5) En cas de réponse affirmative à la première question, sous b), et à la troisième question, sous b):
a) Le législateur peut-il prévoir, aux fins de la détermination des périodes de service à prendre en compte, un devoir (une obligation) de coopération à la charge du travailleur et subordonner le passage au nouveau système de prise en compte et d’avancement à l’exécution de cette obligation?
b) Un travailleur qui n’apporte pas la coopération qui peut être attendue de lui en vue de la nouvelle fixation de la date de référence aux fins de l’avancement selon le nouveau système de prise en compte et d’avancement, exempt de discrimination, et qui, de ce fait, ne fait consciemment pas usage du régime exempt de discrimination et reste volontairement dans l’ancien système de prise en compte et d’avancement, constitutif d’une discrimination en fonction de l’âge, peut-il se prévaloir d’une
discrimination fondée sur l’âge découlant de l’ancien système, ou bien le fait de rester dans l’ancien système, discriminatoire, au seul motif de pouvoir faire valoir des prétentions pécuniaires constitue-t-il un abus de droit?
6) En cas de réponse affirmative à la première question, sous a), ou à la première question, sous b), et à la deuxième question, sous b):
Le principe d’effectivité du droit de l’Union, découlant de l’article 47, premier alinéa, de la [Charte] et de l’article 19, paragraphe 1, TUE commande-t-il que le délai de prescription des droits trouvant leur fondement dans le droit de l’Union ne commence pas à courir avant la clarification sans ambiguïté de la situation juridique par le prononcé d’une décision pertinente de la Cour de justice de l’Union européenne?
7) En cas de réponse affirmative à la première question, sous a), ou à la première question, sous b), et à la deuxième question, sous b):
Le principe d’équivalence du droit de l’Union commande-t-il d’étendre une suspension de la prescription prévue en droit national pour les actions visant à exercer des droits fondés sur un nouveau système de prise en compte et d’avancement (article 53a, paragraphe 5, [de l’ÖBB-G]) aux actions en paiement de différences de salaire résultant d’un ancien système constitutif d’une discrimination en fonction de l’âge?»
Sur les questions préjudicielles
Sur la première question, sous b), et la quatrième question
22 Par sa première question, sous b), et sa quatrième question, qu’il convient d’examiner ensemble et en premier lieu, la juridiction de renvoi demande, en substance, si le droit de l’Union, en particulier les articles 2 et 6, paragraphe 1, de la directive 2000/78, doit être interprété en ce sens qu’il s’oppose à une réglementation nationale, telle que celle en cause au principal, qui, pour mettre fin à une discrimination en fonction de l’âge, prend en compte les périodes de service antérieures à
l’âge de 18 ans et, simultanément, rallonge d’un an la période requise pour l’avancement dans chacun des trois premiers échelons de rémunération.
23 Il convient, dans un premier temps, de rechercher s’il résulte de l’application de l’article 53a de l’ÖBB-G une différence de traitement, au sens de l’article 2, paragraphe 1, de la directive 2000/78. À cet égard, il y a lieu de rappeler que, aux termes de cette disposition, «on entend par ‘principe de l’égalité de traitement’ l’absence de toute discrimination directe ou indirecte, fondée sur l’un des motifs visés à l’article 1er» de cette directive.

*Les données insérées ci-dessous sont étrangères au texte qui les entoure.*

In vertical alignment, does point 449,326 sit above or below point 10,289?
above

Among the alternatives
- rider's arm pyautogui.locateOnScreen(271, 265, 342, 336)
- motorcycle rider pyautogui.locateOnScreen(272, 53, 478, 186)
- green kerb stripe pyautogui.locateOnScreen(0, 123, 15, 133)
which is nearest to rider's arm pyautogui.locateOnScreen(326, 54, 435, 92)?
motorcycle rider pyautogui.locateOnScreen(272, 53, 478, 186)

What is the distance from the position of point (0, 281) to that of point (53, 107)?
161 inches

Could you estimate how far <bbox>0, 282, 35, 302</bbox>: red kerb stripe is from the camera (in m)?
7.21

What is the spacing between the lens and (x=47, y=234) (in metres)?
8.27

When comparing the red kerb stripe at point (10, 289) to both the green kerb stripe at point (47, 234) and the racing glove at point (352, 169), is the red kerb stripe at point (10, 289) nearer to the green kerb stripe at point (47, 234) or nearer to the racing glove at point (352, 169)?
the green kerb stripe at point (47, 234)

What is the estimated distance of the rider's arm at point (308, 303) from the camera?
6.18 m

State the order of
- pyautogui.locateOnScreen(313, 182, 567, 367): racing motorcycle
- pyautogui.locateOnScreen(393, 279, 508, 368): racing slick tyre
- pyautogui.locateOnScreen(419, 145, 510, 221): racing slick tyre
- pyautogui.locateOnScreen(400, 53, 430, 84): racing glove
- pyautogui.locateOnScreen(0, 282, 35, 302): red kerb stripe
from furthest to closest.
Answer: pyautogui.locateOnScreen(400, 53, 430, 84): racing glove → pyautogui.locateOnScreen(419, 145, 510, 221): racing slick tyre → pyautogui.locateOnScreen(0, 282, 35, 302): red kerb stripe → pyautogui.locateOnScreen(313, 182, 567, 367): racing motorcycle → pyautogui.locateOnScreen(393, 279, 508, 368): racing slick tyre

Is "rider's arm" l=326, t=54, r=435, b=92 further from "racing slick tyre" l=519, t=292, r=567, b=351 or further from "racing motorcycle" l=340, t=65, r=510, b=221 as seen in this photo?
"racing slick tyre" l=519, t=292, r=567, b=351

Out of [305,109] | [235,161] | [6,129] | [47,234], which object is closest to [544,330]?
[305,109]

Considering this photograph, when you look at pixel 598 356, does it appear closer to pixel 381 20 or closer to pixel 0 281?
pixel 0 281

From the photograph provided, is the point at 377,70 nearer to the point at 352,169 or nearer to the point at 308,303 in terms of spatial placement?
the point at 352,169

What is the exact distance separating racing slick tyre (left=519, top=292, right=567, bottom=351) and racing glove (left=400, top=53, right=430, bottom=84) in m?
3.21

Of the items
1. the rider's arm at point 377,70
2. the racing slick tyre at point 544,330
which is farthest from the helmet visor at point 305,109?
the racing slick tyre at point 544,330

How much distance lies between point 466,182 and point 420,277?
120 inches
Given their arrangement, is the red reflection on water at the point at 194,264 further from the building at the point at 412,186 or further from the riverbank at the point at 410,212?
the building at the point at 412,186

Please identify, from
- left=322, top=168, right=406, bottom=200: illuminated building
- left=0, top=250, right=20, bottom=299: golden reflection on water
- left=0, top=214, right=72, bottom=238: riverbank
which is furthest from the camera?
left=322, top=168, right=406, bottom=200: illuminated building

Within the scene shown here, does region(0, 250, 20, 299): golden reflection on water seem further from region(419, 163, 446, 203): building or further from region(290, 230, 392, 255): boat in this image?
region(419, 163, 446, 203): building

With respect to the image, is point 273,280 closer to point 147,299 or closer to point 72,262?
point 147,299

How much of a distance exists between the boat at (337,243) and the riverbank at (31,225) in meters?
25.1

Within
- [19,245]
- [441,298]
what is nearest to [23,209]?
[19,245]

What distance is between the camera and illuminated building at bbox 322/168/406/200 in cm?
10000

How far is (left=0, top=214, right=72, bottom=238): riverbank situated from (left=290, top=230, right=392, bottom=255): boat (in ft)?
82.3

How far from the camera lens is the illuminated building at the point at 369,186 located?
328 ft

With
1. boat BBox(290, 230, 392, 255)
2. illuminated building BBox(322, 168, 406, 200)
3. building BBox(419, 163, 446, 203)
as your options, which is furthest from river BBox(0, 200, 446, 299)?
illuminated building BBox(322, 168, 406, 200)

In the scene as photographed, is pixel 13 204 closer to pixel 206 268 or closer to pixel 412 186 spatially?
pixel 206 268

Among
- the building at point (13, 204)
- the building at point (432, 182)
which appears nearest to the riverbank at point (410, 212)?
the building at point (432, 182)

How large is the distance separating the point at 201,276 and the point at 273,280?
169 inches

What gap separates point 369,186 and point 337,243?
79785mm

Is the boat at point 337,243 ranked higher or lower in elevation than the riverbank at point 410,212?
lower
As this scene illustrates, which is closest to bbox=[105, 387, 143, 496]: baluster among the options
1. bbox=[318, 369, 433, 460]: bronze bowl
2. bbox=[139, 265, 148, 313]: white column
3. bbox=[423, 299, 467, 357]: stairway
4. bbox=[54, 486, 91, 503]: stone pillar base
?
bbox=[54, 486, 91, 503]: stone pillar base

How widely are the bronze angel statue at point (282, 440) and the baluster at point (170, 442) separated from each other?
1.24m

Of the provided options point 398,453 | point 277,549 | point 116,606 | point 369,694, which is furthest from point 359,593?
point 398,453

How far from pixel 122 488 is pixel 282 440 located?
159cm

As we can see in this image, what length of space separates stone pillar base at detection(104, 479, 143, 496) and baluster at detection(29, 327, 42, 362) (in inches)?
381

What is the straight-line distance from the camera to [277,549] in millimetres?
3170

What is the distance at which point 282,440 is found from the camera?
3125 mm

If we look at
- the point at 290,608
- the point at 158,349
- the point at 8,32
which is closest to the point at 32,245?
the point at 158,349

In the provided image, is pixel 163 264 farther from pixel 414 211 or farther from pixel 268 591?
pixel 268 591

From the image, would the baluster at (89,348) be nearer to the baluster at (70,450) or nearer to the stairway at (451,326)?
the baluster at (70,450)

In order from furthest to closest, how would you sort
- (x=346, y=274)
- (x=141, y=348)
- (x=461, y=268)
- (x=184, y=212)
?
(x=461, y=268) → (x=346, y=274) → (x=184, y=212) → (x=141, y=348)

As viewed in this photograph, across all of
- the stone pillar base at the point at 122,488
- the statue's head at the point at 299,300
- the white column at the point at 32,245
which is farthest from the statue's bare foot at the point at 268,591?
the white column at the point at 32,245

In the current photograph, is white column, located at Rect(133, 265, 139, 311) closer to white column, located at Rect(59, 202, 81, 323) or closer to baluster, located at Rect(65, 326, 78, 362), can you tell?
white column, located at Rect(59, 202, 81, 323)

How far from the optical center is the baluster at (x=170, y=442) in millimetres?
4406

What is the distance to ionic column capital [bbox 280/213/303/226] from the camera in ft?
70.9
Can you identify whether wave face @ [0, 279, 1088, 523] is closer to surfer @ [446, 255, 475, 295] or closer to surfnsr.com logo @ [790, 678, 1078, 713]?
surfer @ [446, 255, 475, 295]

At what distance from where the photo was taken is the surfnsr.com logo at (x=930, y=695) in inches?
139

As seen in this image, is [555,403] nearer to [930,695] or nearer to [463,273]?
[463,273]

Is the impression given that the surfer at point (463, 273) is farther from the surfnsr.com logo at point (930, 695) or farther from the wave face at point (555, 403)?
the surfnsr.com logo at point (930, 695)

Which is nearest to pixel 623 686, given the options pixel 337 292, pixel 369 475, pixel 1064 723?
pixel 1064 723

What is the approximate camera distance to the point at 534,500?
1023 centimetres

L’article 2, paragraphe 2, sous a), de
celle-ci précise que, pour les besoins de l’application du paragraphe 1 de cet article, une discrimination directe se produit lorsqu’une personne est traitée de manière moins favorable qu’une autre se trouvant dans une situation comparable, sur la base de l’un des motifs visés à l’article 1er de ladite directive.
24 Dans l’affaire au principal, les catégories de personnes pertinentes aux fins de cette comparaison sont, d’un côté, les agents dont l’expérience a été, ne serait-ce qu’en partie, acquise avant l’âge de 18 ans (ci-après les «agents défavorisés par le régime antérieur») et, de l’autre côté, ceux qui ont obtenu, après avoir atteint cet âge, une expérience de même nature et d’une durée comparable (ci-après les «agents favorisés par le régime antérieur»).
25 En ce qui concerne l’existence d’une différence de traitement entre ces deux catégories d’agents, il ressort du dossier dont dispose la Cour que, à la suite de l’arrêt Hütter (EU:C:2009:381), le législateur autrichien a mis en place, par l’adoption de l’article 53a de l’ÖBB-G, un régime de rémunération et d’avancement qui permet de prendre en compte, aux fins de la détermination de la date de référence pour l’avancement, les périodes de service postérieures au 30 juin suivant la fin de la
scolarité obligatoire générale de neuf années, que celles-ci aient été accomplies avant ou après avoir atteint l’âge de 18 ans. Ainsi que l’a relevé la juridiction de renvoi, cette date de référence est désormais déterminée sans discrimination fondée sur l’âge.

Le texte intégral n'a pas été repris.